The records:
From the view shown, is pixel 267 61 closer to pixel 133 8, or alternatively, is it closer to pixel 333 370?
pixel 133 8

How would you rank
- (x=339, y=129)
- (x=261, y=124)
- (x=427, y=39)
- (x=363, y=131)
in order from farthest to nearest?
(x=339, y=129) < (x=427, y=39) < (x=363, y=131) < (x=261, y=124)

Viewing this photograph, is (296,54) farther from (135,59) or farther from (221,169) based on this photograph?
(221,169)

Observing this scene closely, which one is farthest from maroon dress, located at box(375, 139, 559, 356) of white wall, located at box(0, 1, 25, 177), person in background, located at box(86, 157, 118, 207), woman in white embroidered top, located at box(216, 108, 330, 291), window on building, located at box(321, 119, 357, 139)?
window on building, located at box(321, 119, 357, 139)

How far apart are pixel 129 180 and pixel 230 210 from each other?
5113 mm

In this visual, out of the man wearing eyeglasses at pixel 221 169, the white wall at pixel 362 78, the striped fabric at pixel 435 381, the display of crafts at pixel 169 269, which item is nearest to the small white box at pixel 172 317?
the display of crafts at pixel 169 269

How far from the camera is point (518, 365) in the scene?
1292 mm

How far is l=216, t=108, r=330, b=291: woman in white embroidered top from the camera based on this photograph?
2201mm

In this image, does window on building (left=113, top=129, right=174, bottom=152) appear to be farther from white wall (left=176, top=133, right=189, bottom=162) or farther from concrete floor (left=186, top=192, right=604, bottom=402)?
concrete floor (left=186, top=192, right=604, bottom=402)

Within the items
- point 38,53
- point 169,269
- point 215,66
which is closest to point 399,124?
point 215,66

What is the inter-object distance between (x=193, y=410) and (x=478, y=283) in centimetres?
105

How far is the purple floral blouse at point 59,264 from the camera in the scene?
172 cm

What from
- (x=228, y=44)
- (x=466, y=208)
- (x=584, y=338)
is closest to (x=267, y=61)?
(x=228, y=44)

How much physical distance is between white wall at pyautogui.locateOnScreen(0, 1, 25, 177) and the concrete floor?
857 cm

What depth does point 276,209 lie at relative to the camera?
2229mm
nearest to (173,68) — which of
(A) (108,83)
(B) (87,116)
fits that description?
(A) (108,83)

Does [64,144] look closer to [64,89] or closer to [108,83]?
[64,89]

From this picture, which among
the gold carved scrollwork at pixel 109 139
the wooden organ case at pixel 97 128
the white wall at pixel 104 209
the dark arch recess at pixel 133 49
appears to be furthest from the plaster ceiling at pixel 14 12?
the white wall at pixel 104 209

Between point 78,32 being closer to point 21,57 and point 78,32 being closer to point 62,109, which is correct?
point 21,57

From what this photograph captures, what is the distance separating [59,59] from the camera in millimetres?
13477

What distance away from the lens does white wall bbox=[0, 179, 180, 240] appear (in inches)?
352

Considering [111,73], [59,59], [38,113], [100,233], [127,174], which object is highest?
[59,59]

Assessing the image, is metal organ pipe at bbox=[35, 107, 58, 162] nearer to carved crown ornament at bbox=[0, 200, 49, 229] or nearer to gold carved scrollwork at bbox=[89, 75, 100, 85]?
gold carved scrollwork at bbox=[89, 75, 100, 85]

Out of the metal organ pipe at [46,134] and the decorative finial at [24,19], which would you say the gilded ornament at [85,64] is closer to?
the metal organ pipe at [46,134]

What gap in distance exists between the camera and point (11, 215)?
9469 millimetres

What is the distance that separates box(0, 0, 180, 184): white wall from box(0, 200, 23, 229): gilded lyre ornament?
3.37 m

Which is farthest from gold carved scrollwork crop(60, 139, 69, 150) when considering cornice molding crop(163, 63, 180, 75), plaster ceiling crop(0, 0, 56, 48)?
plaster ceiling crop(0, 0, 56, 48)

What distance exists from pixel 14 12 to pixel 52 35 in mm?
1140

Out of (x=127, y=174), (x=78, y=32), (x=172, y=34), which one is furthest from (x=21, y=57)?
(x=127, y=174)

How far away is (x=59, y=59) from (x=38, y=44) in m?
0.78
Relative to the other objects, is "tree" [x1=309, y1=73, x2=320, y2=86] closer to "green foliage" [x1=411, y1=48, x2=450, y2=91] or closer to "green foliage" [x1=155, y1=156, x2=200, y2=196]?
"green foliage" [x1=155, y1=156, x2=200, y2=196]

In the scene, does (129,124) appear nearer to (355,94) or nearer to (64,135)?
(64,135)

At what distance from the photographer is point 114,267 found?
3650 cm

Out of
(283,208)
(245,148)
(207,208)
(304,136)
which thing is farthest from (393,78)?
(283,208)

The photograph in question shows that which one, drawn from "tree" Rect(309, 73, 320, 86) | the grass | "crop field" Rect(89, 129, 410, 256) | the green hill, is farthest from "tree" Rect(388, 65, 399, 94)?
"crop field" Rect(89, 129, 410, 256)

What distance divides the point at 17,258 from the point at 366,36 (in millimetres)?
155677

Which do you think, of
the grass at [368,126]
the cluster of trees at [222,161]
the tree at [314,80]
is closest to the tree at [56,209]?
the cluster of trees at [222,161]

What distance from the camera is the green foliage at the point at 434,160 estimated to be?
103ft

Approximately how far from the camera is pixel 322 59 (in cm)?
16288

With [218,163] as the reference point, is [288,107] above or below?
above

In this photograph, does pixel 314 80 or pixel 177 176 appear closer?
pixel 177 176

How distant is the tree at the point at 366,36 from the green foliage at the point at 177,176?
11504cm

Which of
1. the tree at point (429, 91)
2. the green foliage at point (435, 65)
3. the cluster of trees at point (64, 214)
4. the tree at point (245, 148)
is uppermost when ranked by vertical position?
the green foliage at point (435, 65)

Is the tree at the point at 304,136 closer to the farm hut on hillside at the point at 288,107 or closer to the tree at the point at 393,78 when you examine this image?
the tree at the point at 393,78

What you are asked to do:
Please list every line in the records above that contains the word "farther", matching case exactly.

Answer to the exercise:
Viewing this photograph, is (296,54) farther from (135,59) or farther from (221,169) based on this photograph?
In this image, does window on building (left=113, top=129, right=174, bottom=152) appear to be farther from white wall (left=176, top=133, right=189, bottom=162) or farther from concrete floor (left=186, top=192, right=604, bottom=402)?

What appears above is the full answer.